▶ Tarefas:
(A) Reproduza, do texto sobre Woody Allen no Estoril, o trecho que abre com as palavras que contêm "Aposto neste desconhecimento" e fecha com "para os melómanos.".
(B) No texto sobre Woody Allen no Estoril, que instrumento ele tocava na sua banda de jazz?

▶ Texto de origem:
4.1.05

Jet-set, cultura geral

Woody Allen actuou no reveillon do Casino do Estoril. Não, não encenou uma peça de teatro a partir de um dos seus textos. Veio a Portugal integrado na sua banda de jazz, como instrumentista de clarinete. Figura da iconografia cinematográfica norte-americana, cativou a presença de aspirantes ao putativo jet-set doméstico. Muita gente de Lisboa e arredores pagou a fortuna usual para alindar com a sua presença o Casino. Aposto que muitos acreditavam que Woody Allen é uma figura emblemática de Hollywood. Desconhecem que todo o imaginário do autor se centra em Nova Iorque – pequena diferença de uma vasta distância que vai da costa oeste à costa leste do continente americano...

Aposto neste desconhecimento porque a reportagem da RTP apanhou muitos destes figurantes imersos na mais pura ignorância. Quando inquiridos pela jornalista de serviço qual o instrumento que Woody Allen vinha tocar, da dúzia de pessoas abordadas apenas uma jovem soube responder com acerto. De resto, as mais variadas respostas (e não respostas, sinal de uma franqueza que, no meio de tanta insciência, acaba por cair bem). Uns apostaram no saxofone. Sempre é um instrumento de sopro, tal como o clarinete. Para estes duros de ouvido, flautas, saxofones, clarinetes, fagotes, oboés e afins é tudo a mesma coisa. Toca-se com um sopro vindo dos pulmões do artista. Se produzem sons diferentes, se são instrumentos que se diferenciam à vista desarmada, tudo pormenores sem importância – ou apenas importantes para os melómanos.

▶ Material fornecido:
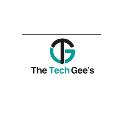 The Tech Gee’s logo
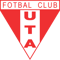UTA Arad (EA SPORTS FC)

▶ Respostas por número:
(A)
Aposto neste desconhecimento porque a reportagem da RTP apanhou muitos destes figurantes imersos na mais pura ignorância. Quando inquiridos pela jornalista de serviço qual o instrumento que Woody Allen vinha tocar, da dúzia de pessoas abordadas apenas uma jovem soube responder com acerto. De resto, as mais variadas respostas (e não respostas, sinal de uma franqueza que, no meio de tanta insciência, acaba por cair bem). Uns apostaram no saxofone. Sempre é um instrumento de sopro, tal como o clarinete. Para estes duros de ouvido, flautas, saxofones, clarinetes, fagotes, oboés e afins é tudo a mesma coisa. Toca-se com um sopro vindo dos pulmões do artista. Se produzem sons diferentes, se são instrumentos que se diferenciam à vista desarmada, tudo pormenores sem importância – ou apenas importantes para os melómanos.

(B) O clarinete.